In the end, the storm did what most models hadn't projected, and that was move directly over the region as opposed to sliding far to the southwest and bringing just a chance of snow.

I was out sick Monday and so I missed the chance to rave about the tremendous amount of snowfall that was brought to parts of the region over the weekend.

The weekend storm system was a tough one to pinpoint as many of the computer models were struggling throughout the week on how it was going to impact the state. In the end, the storm did what most models hadn't projected, and that was move directly over the region as opposed to sliding far to the southwest and bringing just a chance of snow.

As you've probably noticed, the storm system favored Ada County and the Boise Mountains, in addition to the southern highland areas of the state. Areas in the Boise Mountains saw a foot of snowfall and even parts of Boise picked up 6 inches. We've even heard reports from Bogus Basin personnel that they received 28 inches of new snow over the course of the last snowstorm.

This is a remarkable start to the winter season for many locations and, after a drier year last year, we hope it keeps up.

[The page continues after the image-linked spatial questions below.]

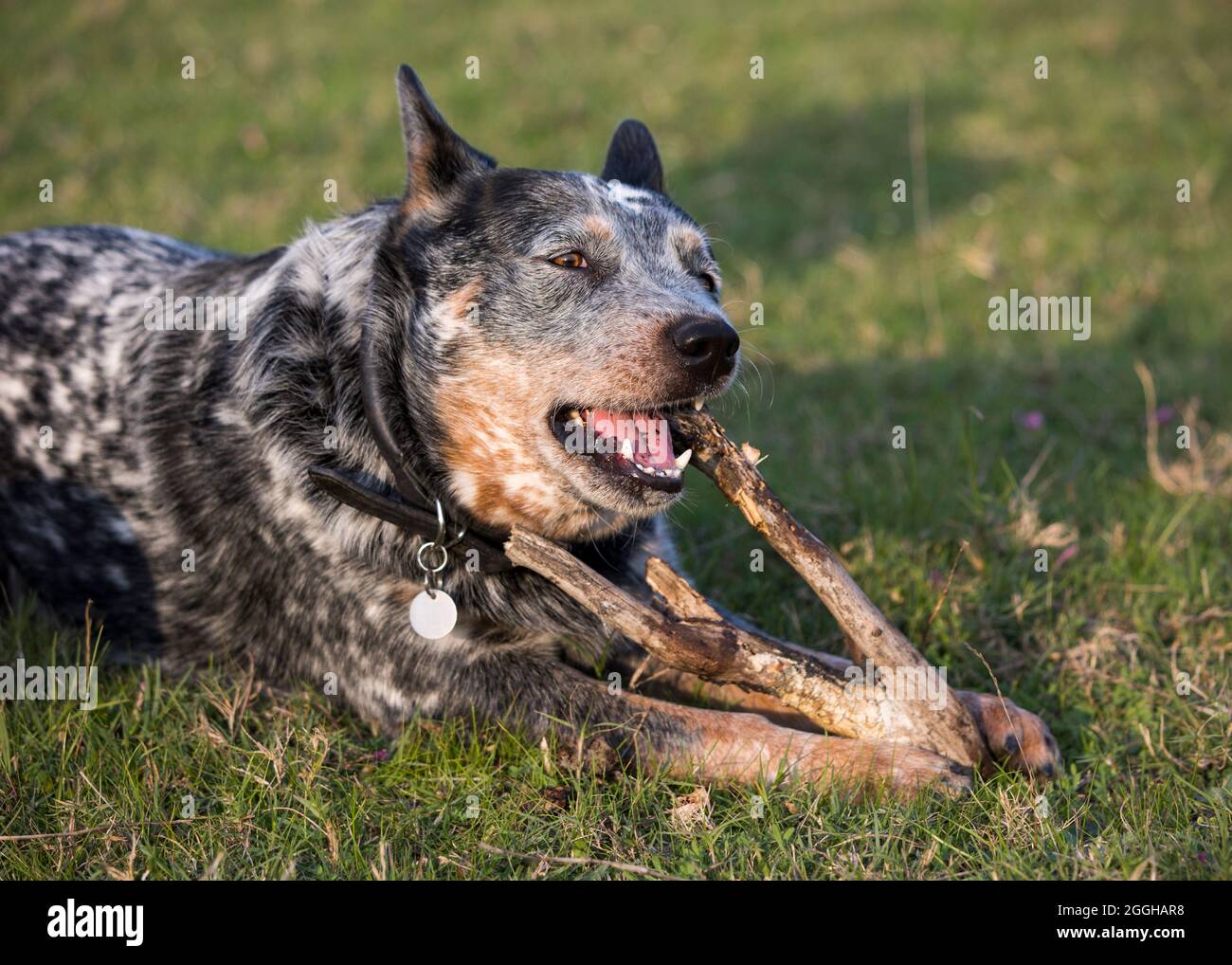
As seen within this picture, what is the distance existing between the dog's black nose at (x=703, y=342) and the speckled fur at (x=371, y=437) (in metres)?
0.04

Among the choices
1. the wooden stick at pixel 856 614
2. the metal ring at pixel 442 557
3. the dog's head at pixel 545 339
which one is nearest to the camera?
the wooden stick at pixel 856 614

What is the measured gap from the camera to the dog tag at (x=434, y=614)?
3520 mm

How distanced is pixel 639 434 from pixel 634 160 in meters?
1.32

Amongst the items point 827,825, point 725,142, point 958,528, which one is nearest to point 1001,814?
point 827,825

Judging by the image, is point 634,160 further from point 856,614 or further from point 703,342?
point 856,614

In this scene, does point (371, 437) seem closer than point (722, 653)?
No

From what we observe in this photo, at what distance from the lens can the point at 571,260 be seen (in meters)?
3.61

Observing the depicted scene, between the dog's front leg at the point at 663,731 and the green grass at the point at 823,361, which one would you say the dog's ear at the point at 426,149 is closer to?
the green grass at the point at 823,361

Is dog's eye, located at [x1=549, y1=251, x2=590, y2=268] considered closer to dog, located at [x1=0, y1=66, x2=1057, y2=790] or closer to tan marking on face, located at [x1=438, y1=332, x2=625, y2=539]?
→ dog, located at [x1=0, y1=66, x2=1057, y2=790]

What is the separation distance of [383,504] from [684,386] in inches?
37.2

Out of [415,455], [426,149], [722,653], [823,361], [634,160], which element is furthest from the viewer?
[823,361]

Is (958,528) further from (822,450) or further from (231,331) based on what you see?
(231,331)

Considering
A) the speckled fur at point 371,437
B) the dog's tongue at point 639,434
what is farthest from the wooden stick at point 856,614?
the speckled fur at point 371,437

The extent of snowfall was impressive if you look at MODIS satellite imagery from December 3, 2018. The bright blue seen on the map shows the snow coverage over the region. Most of our southern water basins saw dismal amounts of moisture last season but, at least for now, are in pretty good shape. That being said, nearly all of winter still lies ahead and much could change from this point. Peak snowpack usually isn't observed until April 1.